## PASSAGE PROVIDED
Tax & Estate planning

How to handle “phantom distributions” from ETFs to avoid double taxation

How to handle “phantom distributions” from ETFs to avoid double taxation

Normally, an exchange-traded fund (ETF) will pay most of its income distributions in cash. In some instances, the ETF will choose to reinvest all or a component of its distributions within the ETF. These reinvested distributions are commonly referred to as “phantom distributions” because the investor doesn’t actually receive the cash.

Whether distributions are paid in cash or automatically reinvested, they are taxable in the year they are received if the ETF units are held within a non-registered account.

All distributions received are reported on the annual tax slip for the year. For units of an ETF that are legally structured as mutual fund trusts, distributions are reported on the T3 tax slip. However, it is important to note that there is no distinction between cash distributions and reinvested distributions from an ETF reported on the T3.

## INFORMATION SHOWN
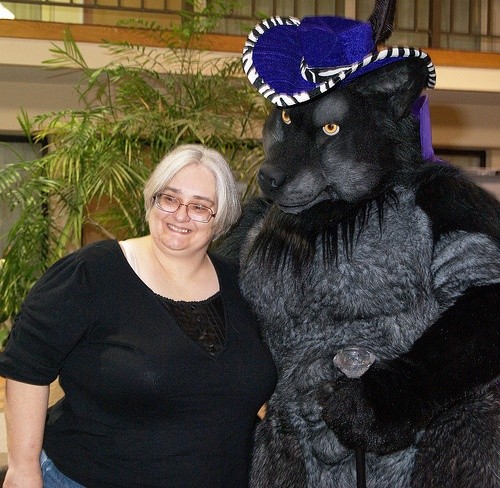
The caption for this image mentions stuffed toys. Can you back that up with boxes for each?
[206,14,500,488]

## PROBLEMS TO WORK ON
a: According to the passage on ETF phantom distributions, on which tax slip are distributions reported for ETF units legally structured as mutual fund trusts?
b: Say whether each statement agrees with the passage on ETF phantom distributions, and quote the words that decide it.
(i) Reinvested distributions are called phantom distributions because the investor does not receive the cash.
(ii) Reinvested distributions on ETF units held in a non-registered account are not taxed until the units are sold.
(iii) The T3 slip shows cash distributions separately from reinvested distributions.

## SOLUTION LIST
a: The T3 tax slip.

b:
(i) Yes: "These reinvested distributions are commonly referred to as “phantom distributions” because the investor doesn’t actually receive the cash."
(ii) No: "Whether distributions are paid in cash or automatically reinvested, they are taxable in the year they are received if the ETF units are held within a non-registered account."
(iii) No: "there is no distinction between cash distributions and reinvested distributions from an ETF reported on the T3."